How to know from inside a module, during run time, which script has called a function in it

Question

I have a module in python, and based on the script that has called a function in it, I want to take a decision inside that module.

So if we have 2 file file1.py and file2.py, both import the module testmod and call a function in it. Inside the module testmod, I want to know which script has called it ? file1.py or file2.py.

I want to write a code like below in testmod if then do this else if then do that else do something else !

Answer 1

As already stated in the comments you can avoid this (since it is bad design and complicates things a lot) adding a parameter to that function. Or you could write two versions of this function if the code inside is much different from time to time.

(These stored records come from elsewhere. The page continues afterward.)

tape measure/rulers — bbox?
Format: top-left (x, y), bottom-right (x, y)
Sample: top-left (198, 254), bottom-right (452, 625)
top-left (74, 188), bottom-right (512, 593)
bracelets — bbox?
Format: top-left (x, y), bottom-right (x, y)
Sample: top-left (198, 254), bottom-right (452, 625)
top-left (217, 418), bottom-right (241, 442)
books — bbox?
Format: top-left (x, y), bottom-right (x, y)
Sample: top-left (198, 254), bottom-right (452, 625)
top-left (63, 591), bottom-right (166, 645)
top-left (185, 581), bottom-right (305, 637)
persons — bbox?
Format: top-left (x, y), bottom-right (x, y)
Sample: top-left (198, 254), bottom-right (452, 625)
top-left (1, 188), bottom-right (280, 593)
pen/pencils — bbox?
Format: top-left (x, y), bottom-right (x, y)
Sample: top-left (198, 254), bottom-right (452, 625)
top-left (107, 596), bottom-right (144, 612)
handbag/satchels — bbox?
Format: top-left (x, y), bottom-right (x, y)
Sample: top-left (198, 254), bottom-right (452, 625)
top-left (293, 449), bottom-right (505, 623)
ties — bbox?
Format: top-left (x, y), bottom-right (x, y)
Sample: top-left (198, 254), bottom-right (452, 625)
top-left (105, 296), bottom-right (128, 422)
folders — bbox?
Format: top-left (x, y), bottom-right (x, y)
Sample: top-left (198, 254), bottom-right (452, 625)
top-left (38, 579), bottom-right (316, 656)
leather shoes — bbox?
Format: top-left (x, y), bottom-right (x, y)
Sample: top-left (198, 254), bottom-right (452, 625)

Anyway, if you want to know from where your function got called you need the inspect module. I'm not an expert at it, but I don't think it's too hard to obtain the stack frame that called the function and from there understand which script called it.

Update:

If you really want to use inspect and do the ugly thing, here's a minimal working example:

#file a.py

import inspect
def my_func():
    dad_name = inspect.stack()[1][1]
    if inspect.getmodulename(dad_name) == 'b':   #or whatever check on the filename
         print 'You are module b!'
    elif inspect.getmodulename(dad_name) == 'c':
         print 'You are module c!'
    else:
         print 'You are not b nor c!'

#file b.py
import a

a.my_func()

#file c.py

import a
a.my_func()

#file d.py
import a
a.my_func()

Output:

$ python b.py
You are module b!
$ python c.py
You are module c!
$ python d.py
You are not b nor c!

If you want to add a parameter to the function:

#file a.py
def my_func(whichmod=None):
    if whichmod == 'b':
         print 'You are module b!'
    elif whichmod == 'c':
         print 'You are module c!'
    else:
         print 'You are not B nor C!'

#files b.py/c.py
import a
a.my_func(whichmod='b')   # or 'c' in module c

#file d.py
import a
a.my_func()

The output is the same.

Answer 2

I published a wrapper for inspect with simple stackframe addressing covering the stack frame by a single parameter spos, these do what the name promisses:

• PySourceInfo.getCallerModuleFilePathName
• PySourceInfo.getCallerModuleName

See:

• https://pypi.python.org/pypi/pysourceinfo/
• https://pythonhosted.org/pysourceinfo/

Answer 3

Traceback

See if there is anything in the docs on traceback that gives you ideas.